Ken delves very deeply into the politics of the time and one is left with an uncomfortable sense of collusion and that certain leading figures were given a free-pass to direct events without fear of arrest, as they were deemed the least worst option. You get the feeling that Gerry Adams and Martin McGuiness were at times protected by UK security forces and left in place, deemed untouchable, useful for gathering intelligence and being groomed for future leadership. As for Messrs Adams and McGuiness one is left with a deeply disturbing sense of admiration for their ruthlessness and cunning. Both men display extreme Machiavellian traits that serve what they see as an admirable goal: the unification of Ireland and the expulsion of all Crown forces. But where my admiration stops is in the way they went about it, in adopting a no-limits strategy that did far more harm to their own people than UK PLC ever could. It is almost as if both men have decided to sell their souls to the devil, in the pursuit of a united Ireland. No doubt they would see it as some sort of noble self-sacrifice that was worth it, but the end doesn’t justify the means and their attitude to friendly ‘collateral damage’ makes even the most extreme right-winger look like a saint.

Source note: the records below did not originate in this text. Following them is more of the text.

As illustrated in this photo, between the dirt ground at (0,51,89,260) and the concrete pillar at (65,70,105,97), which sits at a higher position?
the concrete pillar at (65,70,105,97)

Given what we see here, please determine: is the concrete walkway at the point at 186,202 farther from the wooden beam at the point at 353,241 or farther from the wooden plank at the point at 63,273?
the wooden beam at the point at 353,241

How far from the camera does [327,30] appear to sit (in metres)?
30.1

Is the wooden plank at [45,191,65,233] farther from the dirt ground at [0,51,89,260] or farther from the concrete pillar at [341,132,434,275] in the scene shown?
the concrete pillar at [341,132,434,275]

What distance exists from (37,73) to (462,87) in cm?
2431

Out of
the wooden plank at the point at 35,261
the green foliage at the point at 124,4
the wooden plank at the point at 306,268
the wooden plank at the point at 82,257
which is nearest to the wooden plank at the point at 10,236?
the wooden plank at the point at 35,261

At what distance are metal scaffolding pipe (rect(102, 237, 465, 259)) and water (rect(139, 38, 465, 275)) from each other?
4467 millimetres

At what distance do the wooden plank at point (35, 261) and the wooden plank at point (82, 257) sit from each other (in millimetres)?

‘Another Bloody Chapter’ is a book about two wars – Guerrilla and Propaganda – fought against professional soldiers and innocent civilians by a ruthless and psychopathic enemy. The IRA observed no rules of engagement whatsoever and glorified in the kidnap and bombing of civilians as much as it did in the murder of troops. And yet they bleated like spoiled children about ‘human rights’ when bested in honest combat or caught with blood on their own hands. In the immortal words of Ken Wharton himself: ‘Shoot to kill? Hell, so what? It was shoot to survive!’